Ignacjańskie spotkania ze Słowem - Mk 1, 14-20
"Czas się wypełnił". To pierwsze słowa, jakie wychodzą z ust Jezusa. Zakończył się czas oczekiwania i przygotowania na spełnienie się obietnicy Bożej, do czego nawoływał Jan. Misja Jana dobiega końca, dlatego uwięziony schodzi ze sceny. Oczekiwanie ustaje, gdy nadchodzi to, czego się oczekiwało.
Z nadejściem Jezusa "czas się wypełnił". Jezus otwierając usta jako pierwszą rzecz podkreśla wartość obecnej chwili. Słowo Boże skierowane jest do Ciebie tu i teraz, dlatego wzywa Cię do przeżywania teraźniejszości w całej jej pełni. Pomyśl, czy umiesz żyć z tym, co obecnie przeżywasz? Jak podchodzisz do swojej teraźniejszości? Czy nie żyjesz ciągle swoimi wspomnieniami albo tęsknotami za tym, czego jeszcze nie masz?
Medytację prowadzi o. Andrzej Migacz SJ
[-iss_25i15_migacz.mp3-]
Z Ewangelii według św. Marka: (Mk 1, 14-20)

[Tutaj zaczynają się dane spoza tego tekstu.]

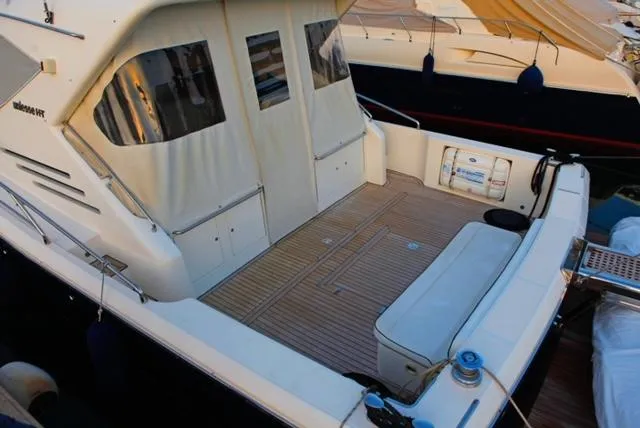  Yacht Photos Pics 2004 Uniesse 57 yacht with spacious deck and seating area.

Gdy Jan został uwięziony, Jezus przyszedł do Galilei i głosił Ewangelię Bożą. Mówił: «Czas się wypełnił i bliskie jest królestwo Boże. Nawracajcie się i wierzcie w Ewangelię!» Przechodząc obok Jeziora Galilejskiego, ujrzał Szymona i brata Szymonowego, Andrzeja, jak zarzucali sieć w jezioro; byli bowiem rybakami. Jezus rzekł do nich: «Pójdźcie za Mną, a sprawię, że się staniecie rybakami ludzi». I natychmiast zostawili sieci i poszli za Nim.
Idąc dalej, ujrzał Jakuba, syna Zebedeusza, i brata jego Jana, którzy też byli w łodzi i naprawiali sieci. Zaraz ich powołał, a oni zostawili ojca swego, Zebedeusza, razem z najemnikami w łodzi i poszli za Nim.